Short problem: Can you reproduce the part of the data that opens with the line containing "At what remove" and closes with the line containing "3. the strawberry at [295,98]", swapping "small brown bird" for "little brown bird" and changing nothing else? Leave the pictures out of your answer.

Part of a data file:
★ ★ ★
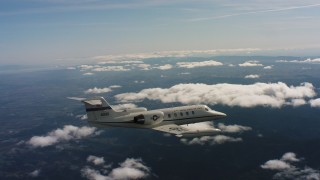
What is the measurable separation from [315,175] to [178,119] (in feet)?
503

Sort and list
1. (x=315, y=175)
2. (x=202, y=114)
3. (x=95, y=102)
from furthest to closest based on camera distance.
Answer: (x=315, y=175)
(x=202, y=114)
(x=95, y=102)

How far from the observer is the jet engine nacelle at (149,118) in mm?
75000

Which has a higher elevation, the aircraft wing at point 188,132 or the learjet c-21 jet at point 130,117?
the learjet c-21 jet at point 130,117

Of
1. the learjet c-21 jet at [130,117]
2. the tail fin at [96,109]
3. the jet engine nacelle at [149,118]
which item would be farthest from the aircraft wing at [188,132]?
the tail fin at [96,109]

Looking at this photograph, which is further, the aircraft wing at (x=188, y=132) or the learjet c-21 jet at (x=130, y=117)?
the learjet c-21 jet at (x=130, y=117)

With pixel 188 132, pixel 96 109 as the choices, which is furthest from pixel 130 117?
pixel 188 132

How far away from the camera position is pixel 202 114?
81.9 metres

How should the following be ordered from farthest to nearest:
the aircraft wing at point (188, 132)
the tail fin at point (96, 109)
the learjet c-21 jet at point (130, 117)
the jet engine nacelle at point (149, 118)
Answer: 1. the jet engine nacelle at point (149, 118)
2. the learjet c-21 jet at point (130, 117)
3. the tail fin at point (96, 109)
4. the aircraft wing at point (188, 132)

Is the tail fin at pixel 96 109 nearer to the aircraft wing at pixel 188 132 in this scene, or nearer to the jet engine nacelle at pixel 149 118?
the jet engine nacelle at pixel 149 118

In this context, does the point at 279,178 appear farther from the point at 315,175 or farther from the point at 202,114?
the point at 202,114

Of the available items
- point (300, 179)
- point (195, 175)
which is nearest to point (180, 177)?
point (195, 175)

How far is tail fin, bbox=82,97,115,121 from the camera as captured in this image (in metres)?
74.4

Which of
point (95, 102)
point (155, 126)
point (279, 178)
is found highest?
point (95, 102)

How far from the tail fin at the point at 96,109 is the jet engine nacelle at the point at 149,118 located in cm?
684
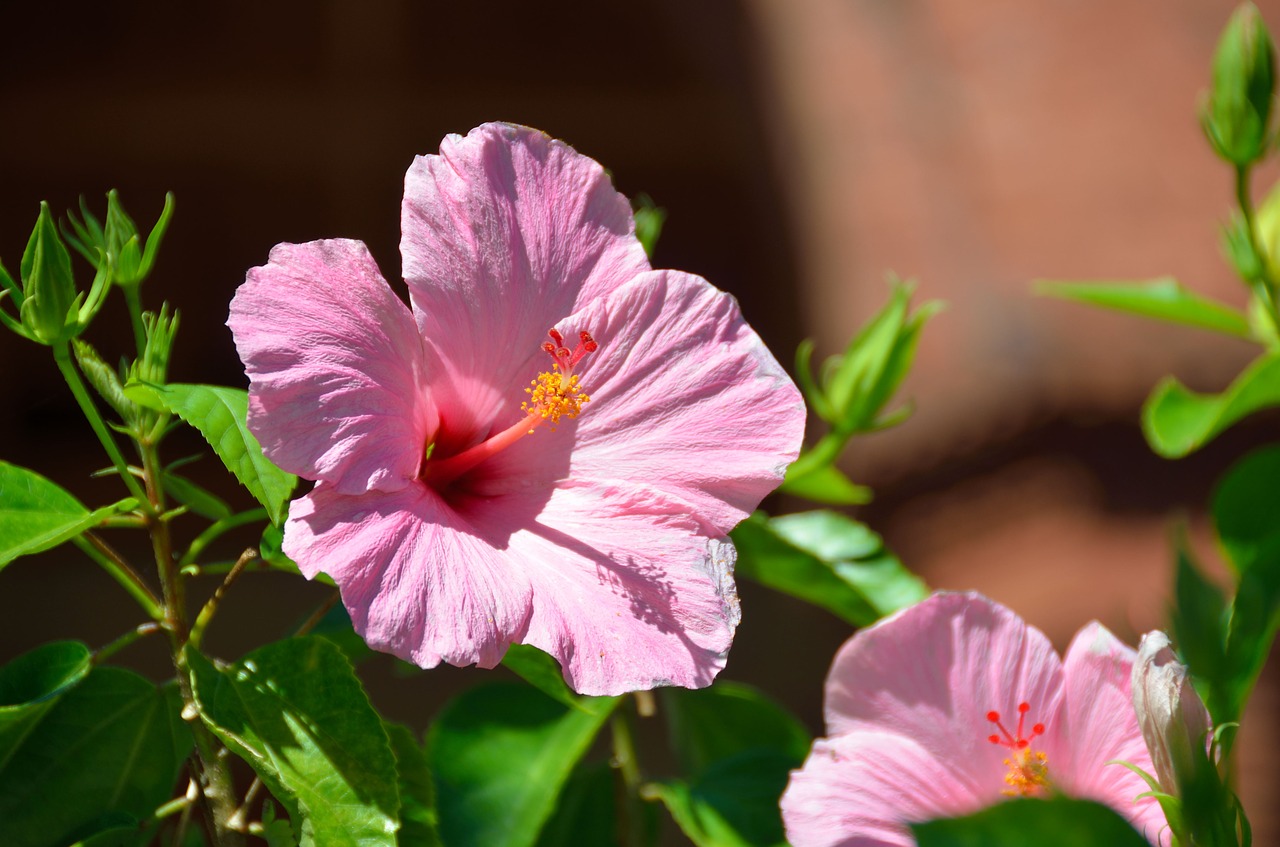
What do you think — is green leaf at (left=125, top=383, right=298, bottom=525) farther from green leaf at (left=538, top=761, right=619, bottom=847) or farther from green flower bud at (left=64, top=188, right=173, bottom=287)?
green leaf at (left=538, top=761, right=619, bottom=847)

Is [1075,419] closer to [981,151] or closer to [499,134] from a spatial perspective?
[981,151]

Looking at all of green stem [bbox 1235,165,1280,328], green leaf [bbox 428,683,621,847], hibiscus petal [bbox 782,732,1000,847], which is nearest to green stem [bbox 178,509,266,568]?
green leaf [bbox 428,683,621,847]

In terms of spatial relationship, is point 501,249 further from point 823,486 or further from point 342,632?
point 823,486

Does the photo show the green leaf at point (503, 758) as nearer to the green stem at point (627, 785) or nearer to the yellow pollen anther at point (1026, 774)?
the green stem at point (627, 785)

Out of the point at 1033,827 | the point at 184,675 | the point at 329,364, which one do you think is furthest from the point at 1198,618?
the point at 184,675

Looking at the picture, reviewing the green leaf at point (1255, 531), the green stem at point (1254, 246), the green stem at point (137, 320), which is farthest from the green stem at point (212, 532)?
the green stem at point (1254, 246)

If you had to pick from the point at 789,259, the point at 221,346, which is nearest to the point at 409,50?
the point at 221,346
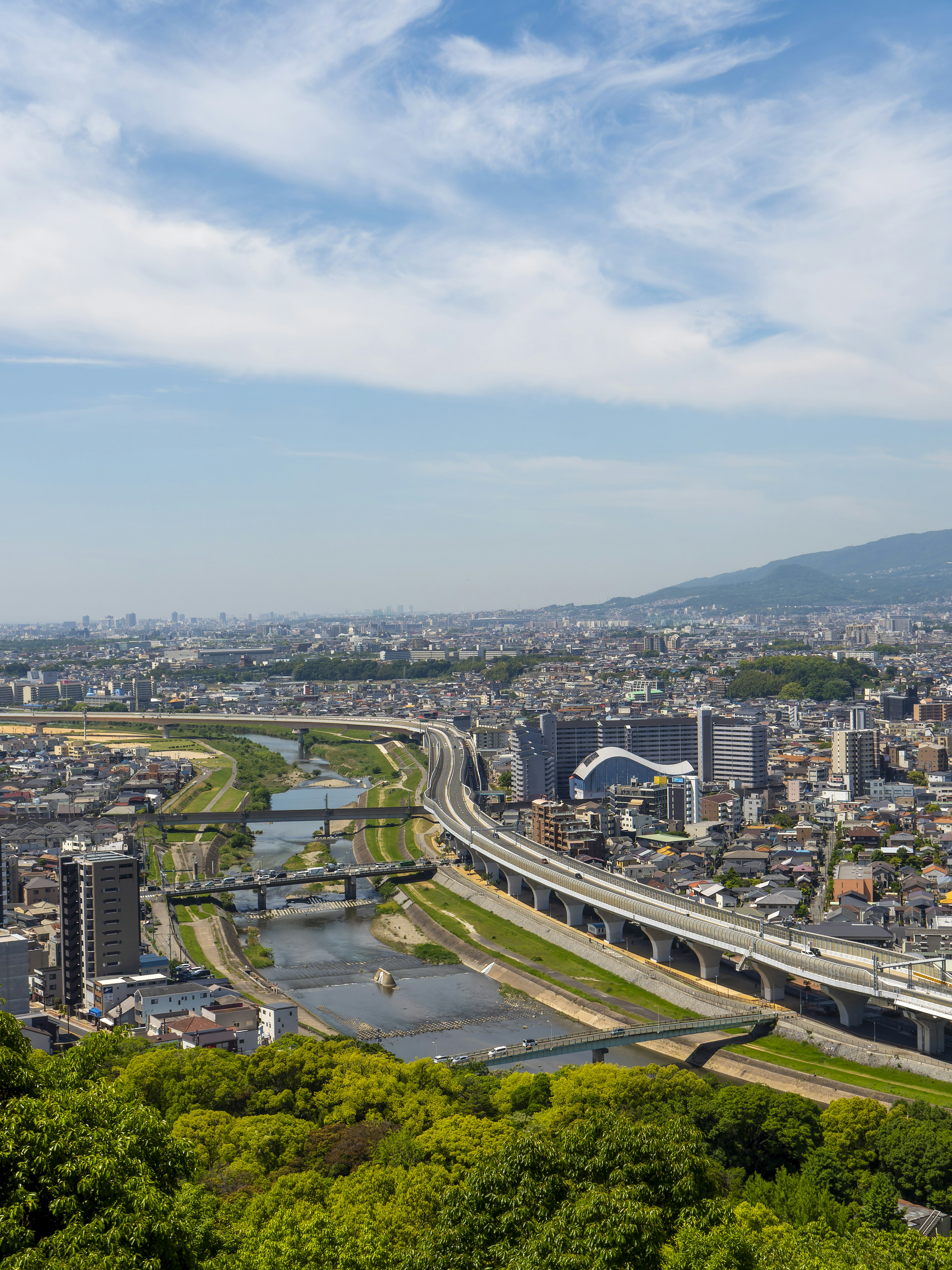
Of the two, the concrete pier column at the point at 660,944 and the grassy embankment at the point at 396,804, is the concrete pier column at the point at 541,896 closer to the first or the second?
the concrete pier column at the point at 660,944

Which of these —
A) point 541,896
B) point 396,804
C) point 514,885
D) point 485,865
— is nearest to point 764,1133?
point 541,896

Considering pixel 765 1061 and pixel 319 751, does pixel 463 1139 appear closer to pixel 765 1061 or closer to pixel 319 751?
pixel 765 1061

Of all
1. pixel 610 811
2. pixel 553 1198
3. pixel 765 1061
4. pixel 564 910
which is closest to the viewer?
pixel 553 1198

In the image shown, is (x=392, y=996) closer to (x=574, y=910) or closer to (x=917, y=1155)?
(x=574, y=910)

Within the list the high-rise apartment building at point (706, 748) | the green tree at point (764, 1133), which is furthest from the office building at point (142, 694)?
the green tree at point (764, 1133)

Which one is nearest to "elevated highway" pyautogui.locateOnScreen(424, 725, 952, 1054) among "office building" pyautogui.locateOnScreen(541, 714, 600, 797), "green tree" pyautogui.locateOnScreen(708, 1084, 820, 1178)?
"green tree" pyautogui.locateOnScreen(708, 1084, 820, 1178)

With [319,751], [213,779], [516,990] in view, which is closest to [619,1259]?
[516,990]
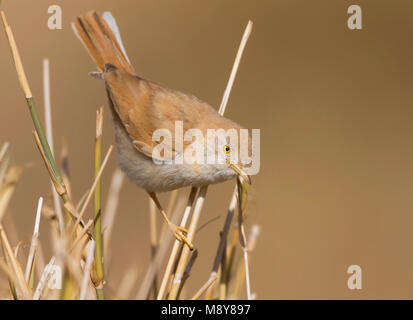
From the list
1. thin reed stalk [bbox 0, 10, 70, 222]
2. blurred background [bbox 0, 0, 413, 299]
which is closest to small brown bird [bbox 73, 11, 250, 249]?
thin reed stalk [bbox 0, 10, 70, 222]

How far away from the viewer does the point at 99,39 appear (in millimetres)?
3160

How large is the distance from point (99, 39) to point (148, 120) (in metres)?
0.69

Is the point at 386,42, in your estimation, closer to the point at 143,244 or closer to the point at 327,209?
the point at 327,209

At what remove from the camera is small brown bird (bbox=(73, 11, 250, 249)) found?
8.34 feet

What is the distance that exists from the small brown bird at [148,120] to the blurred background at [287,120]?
169cm

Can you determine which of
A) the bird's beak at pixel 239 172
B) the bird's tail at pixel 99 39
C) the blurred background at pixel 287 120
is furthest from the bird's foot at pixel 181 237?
the blurred background at pixel 287 120

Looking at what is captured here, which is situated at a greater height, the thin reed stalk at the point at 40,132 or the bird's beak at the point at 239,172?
the thin reed stalk at the point at 40,132

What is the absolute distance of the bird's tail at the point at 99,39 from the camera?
3.14 meters

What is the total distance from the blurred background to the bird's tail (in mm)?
1806

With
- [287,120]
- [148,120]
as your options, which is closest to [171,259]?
[148,120]

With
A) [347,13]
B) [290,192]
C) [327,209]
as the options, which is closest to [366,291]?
[327,209]

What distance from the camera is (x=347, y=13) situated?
6.53m

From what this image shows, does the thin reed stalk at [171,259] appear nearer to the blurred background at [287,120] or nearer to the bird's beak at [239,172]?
the bird's beak at [239,172]

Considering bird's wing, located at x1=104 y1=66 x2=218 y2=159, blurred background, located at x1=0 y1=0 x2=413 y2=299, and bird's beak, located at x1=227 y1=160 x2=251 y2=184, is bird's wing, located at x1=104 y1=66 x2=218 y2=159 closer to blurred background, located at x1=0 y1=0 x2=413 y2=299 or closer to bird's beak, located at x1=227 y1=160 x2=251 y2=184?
bird's beak, located at x1=227 y1=160 x2=251 y2=184
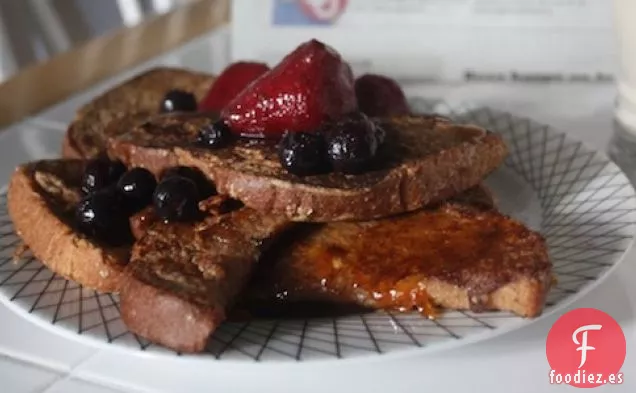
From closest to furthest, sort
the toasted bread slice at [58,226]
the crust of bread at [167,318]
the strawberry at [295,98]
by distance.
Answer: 1. the crust of bread at [167,318]
2. the toasted bread slice at [58,226]
3. the strawberry at [295,98]

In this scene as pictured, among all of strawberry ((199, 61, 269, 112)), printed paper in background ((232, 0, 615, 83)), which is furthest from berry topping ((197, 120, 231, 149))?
printed paper in background ((232, 0, 615, 83))

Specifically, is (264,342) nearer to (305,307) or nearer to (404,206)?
(305,307)

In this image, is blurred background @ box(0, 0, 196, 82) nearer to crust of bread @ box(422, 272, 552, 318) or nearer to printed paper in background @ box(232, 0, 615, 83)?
printed paper in background @ box(232, 0, 615, 83)

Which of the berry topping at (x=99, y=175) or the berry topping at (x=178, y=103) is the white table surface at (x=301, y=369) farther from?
the berry topping at (x=178, y=103)

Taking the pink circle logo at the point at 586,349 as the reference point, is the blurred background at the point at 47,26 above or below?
above

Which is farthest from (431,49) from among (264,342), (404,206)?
(264,342)

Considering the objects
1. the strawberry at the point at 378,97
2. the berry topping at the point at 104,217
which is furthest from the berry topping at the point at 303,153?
the strawberry at the point at 378,97
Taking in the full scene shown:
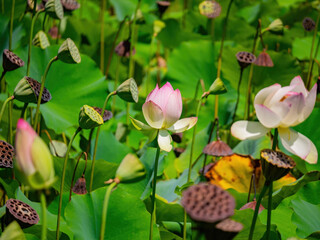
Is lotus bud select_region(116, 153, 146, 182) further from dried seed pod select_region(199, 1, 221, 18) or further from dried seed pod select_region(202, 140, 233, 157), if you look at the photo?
dried seed pod select_region(199, 1, 221, 18)

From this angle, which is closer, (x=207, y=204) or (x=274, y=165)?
(x=207, y=204)

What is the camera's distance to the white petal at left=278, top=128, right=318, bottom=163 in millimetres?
775

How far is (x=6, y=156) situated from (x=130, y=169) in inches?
13.8

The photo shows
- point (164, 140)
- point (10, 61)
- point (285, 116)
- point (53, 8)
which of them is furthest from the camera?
point (53, 8)

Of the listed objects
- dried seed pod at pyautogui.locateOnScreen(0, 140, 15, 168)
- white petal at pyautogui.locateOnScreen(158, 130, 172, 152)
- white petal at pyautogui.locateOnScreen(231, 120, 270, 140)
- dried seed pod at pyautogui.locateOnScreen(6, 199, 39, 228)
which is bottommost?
dried seed pod at pyautogui.locateOnScreen(6, 199, 39, 228)

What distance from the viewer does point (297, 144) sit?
783 mm

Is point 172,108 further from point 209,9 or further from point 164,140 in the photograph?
point 209,9

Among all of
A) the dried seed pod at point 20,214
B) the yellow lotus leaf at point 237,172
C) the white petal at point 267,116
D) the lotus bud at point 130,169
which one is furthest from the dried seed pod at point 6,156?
the yellow lotus leaf at point 237,172

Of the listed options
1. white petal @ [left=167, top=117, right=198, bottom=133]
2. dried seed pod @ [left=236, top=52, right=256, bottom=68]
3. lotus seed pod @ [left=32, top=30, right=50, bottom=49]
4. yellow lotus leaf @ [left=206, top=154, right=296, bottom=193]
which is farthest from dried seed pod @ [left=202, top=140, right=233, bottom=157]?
lotus seed pod @ [left=32, top=30, right=50, bottom=49]

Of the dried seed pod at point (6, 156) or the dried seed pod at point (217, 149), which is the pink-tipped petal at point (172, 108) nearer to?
the dried seed pod at point (6, 156)

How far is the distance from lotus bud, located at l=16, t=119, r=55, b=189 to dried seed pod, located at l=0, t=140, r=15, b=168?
0.39 meters

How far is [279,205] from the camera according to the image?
109 cm

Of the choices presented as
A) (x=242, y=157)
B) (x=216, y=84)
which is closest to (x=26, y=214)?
(x=216, y=84)

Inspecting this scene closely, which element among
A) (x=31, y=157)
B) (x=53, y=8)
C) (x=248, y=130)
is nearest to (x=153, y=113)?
(x=248, y=130)
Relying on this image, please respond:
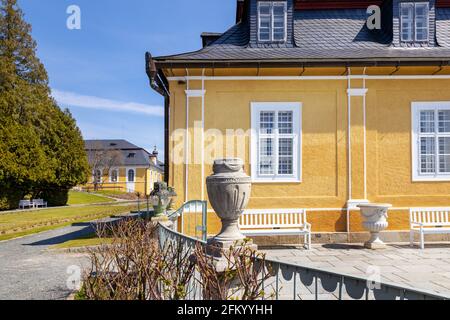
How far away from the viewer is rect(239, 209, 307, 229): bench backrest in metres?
9.50

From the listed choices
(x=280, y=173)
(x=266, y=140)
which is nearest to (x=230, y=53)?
(x=266, y=140)

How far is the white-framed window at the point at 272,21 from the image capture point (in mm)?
10703

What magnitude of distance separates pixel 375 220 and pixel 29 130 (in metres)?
28.1

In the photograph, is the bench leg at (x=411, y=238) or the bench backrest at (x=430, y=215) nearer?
the bench leg at (x=411, y=238)

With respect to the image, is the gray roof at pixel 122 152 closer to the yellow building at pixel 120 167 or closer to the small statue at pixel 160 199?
the yellow building at pixel 120 167

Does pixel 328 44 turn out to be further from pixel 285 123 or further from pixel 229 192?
pixel 229 192

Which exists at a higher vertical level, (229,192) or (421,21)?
(421,21)

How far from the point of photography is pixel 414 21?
10633 mm

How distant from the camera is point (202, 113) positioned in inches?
390

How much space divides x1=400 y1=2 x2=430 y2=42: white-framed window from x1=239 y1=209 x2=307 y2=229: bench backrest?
6.21 m

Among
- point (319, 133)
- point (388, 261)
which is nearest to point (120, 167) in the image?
point (319, 133)

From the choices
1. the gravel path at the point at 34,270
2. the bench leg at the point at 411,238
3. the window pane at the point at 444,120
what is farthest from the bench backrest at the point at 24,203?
the window pane at the point at 444,120

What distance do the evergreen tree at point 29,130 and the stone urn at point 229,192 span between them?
25.7 metres
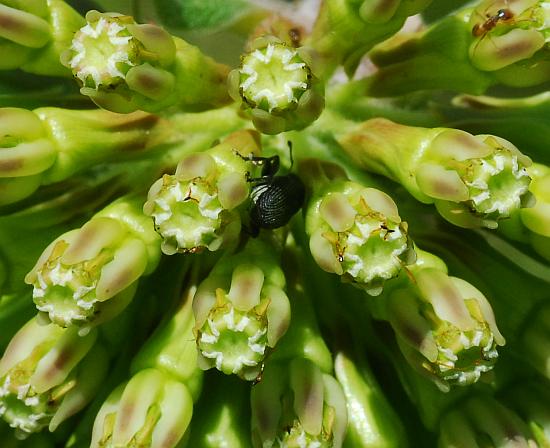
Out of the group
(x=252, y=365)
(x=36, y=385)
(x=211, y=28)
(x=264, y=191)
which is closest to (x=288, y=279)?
(x=264, y=191)

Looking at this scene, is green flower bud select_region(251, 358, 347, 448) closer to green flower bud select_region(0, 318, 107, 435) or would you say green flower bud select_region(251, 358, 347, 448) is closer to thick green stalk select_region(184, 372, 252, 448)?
thick green stalk select_region(184, 372, 252, 448)

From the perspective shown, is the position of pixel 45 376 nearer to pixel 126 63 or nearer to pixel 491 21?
pixel 126 63

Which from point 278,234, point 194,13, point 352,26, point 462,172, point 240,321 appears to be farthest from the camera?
point 194,13

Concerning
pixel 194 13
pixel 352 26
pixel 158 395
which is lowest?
pixel 158 395

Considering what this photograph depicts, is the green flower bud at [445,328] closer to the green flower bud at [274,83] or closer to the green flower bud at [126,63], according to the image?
the green flower bud at [274,83]

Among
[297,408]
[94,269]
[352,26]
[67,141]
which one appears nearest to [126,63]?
[67,141]

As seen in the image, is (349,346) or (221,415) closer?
(221,415)

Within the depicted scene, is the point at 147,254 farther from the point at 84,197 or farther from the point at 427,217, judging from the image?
the point at 427,217
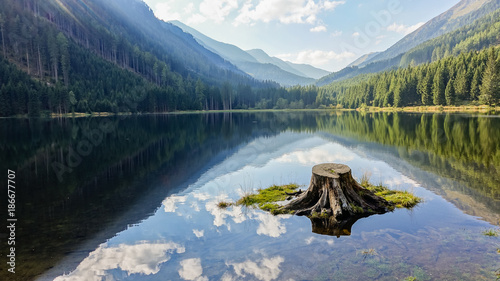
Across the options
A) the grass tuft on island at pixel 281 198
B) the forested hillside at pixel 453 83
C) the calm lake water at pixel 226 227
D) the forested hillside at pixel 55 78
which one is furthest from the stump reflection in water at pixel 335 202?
the forested hillside at pixel 55 78

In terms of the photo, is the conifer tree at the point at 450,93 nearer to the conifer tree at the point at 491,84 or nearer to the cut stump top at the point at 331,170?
the conifer tree at the point at 491,84

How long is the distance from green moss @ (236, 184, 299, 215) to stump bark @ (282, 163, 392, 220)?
0.64 m

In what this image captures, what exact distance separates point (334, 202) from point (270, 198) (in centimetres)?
397

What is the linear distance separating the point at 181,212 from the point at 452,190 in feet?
48.4

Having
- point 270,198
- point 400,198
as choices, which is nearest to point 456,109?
point 400,198

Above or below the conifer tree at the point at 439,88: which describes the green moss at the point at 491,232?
below

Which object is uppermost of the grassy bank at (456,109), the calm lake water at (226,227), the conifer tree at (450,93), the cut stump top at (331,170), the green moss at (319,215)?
the conifer tree at (450,93)

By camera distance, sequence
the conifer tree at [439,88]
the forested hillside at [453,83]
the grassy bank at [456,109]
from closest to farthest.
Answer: the grassy bank at [456,109] < the forested hillside at [453,83] < the conifer tree at [439,88]

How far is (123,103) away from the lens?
137 meters

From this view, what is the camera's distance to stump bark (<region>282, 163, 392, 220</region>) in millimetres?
11759

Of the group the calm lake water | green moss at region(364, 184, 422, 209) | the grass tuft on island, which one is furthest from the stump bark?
green moss at region(364, 184, 422, 209)

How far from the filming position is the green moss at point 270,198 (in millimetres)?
13320

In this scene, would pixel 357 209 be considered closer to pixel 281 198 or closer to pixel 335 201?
pixel 335 201

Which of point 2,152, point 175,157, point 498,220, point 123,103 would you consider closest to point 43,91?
point 123,103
★ ★ ★
Written answer:
At what remove from the camera is little brown bird (bbox=(73, 11, 250, 249)) found?
8.34 feet

What is the distance that exists from the little brown bird at [148,120] to the blurred background at [287,120]?
169cm

Can you determine which of
A) the bird's beak at pixel 239 172
B) the bird's tail at pixel 99 39
C) the blurred background at pixel 287 120
is furthest from the bird's foot at pixel 181 237?
the blurred background at pixel 287 120

Looking at what is captured here, which is situated at a greater height, the thin reed stalk at the point at 40,132 or the bird's beak at the point at 239,172?
the thin reed stalk at the point at 40,132

What is the absolute distance of the bird's tail at the point at 99,39 from the camera?
3.14 meters

What is the total distance from the blurred background to the bird's tail (in mm)?
1806

With
- [287,120]
- [148,120]
as your options, which is closest to [171,259]?
[148,120]

With
A) [347,13]
B) [290,192]
C) [327,209]
as the options, which is closest to [366,291]?
[327,209]

What distance from the camera is (x=347, y=13) situated?
6.53m

From what this image shows, does the thin reed stalk at [171,259] appear nearer to the blurred background at [287,120] or nearer to the bird's beak at [239,172]?
the bird's beak at [239,172]

Considering bird's wing, located at x1=104 y1=66 x2=218 y2=159, blurred background, located at x1=0 y1=0 x2=413 y2=299, and bird's beak, located at x1=227 y1=160 x2=251 y2=184, is bird's wing, located at x1=104 y1=66 x2=218 y2=159 closer to blurred background, located at x1=0 y1=0 x2=413 y2=299 or closer to bird's beak, located at x1=227 y1=160 x2=251 y2=184?
bird's beak, located at x1=227 y1=160 x2=251 y2=184
From closest to furthest, sort
the toasted bread slice at [58,226]
the crust of bread at [167,318]
the strawberry at [295,98]
by distance.
Answer: 1. the crust of bread at [167,318]
2. the toasted bread slice at [58,226]
3. the strawberry at [295,98]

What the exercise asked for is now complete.